27-11-2024 02:21 AM Jerusalem Timing

Netanyahu: Israel to Act with Great Force, Determination to Attacks

Netanyahu: Israel to Act with Great Force, Determination to Attacks

"Any civilized society will not tolerate such wanton attacks on its civilians"

Israeli Prime Minister Benjamin Netanyahu said Friday that Israel stands ready to act with “great force” and “great determination” to put an end to attacks by Palestinian resistance fighters, a day after the Israeli occupation launched strikes on Gaza.

Netanyahu told reporters before a meeting with US Defense Secretary Robert Gates that Israel had been "subjected to bouts of terror and rocket attacks," referring to occupied Jerusalem operation against Israel that killed one and wounded more than 30 people. This operation followed an aggressive Israeli attack on unarmed Gaza people that martyred 8, four of them were children.
  
Israeli fighter jets have struck four targets in the Gaza Strip on Thursday evening, injuring several Palestinians, security sources and witnesses said. It follows three airstrikes carried out on Gaza early Thursday morning, targeting the city as well as a tunnel near the Egyptian border at Rafah.
The prime minister said he had received a "very warm" phone call from US President Barack Obama on Thursday expressing his condolences over the latest attacks. "Any civilized society will not tolerate such wanton attacks on its civilians," he said.
  
Gates, a former CIA director with years of experience in Washington, said US-Israel security ties were as strong as they had ever been at a time when the region is in "turmoil."
  
In Tel Aviv on Thursday, Gates said Washington firmly backed “Israel's right” to respond to the both the rocket fire and the Jerusalem bombing, which he described as "repugnant acts."
  
But he suggested Israel should tread carefully or risk derailing the course of popular unrest sweeping Arab and Muslim countries in the Middle East.
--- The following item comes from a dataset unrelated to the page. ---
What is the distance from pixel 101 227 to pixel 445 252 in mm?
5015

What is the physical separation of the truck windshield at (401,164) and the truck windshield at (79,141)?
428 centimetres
After his talks with Netanyahu, Gates is due to head to the West Bank to meet Palestinian Prime Minister Salam Fayyad.

Earlier on Thursday Netanyahu said that if Hamas chooses to escalate cross-border tensions, Israel's reaction to the attacks will be measured.

Netanyahu spoke during his visit in Moscow, and sources close to the prime minister said that he was not eager to launch a comprehensive operation in the Gaza Strip.

Netanyahu said that the Palestinian Authority and its president Mahmoud Abbas must choose between continuing negotiations with Hamas or continuing talks with ‘Israel’.

In his meetings with Russian Prime Minister Vladimir Putin and President Dmitry Medvedev, Netanyahu asked them to stop supplying anti-ship missiles to Syria. He noted that following the revolutions in the Middle East, Russia must think over well such deals.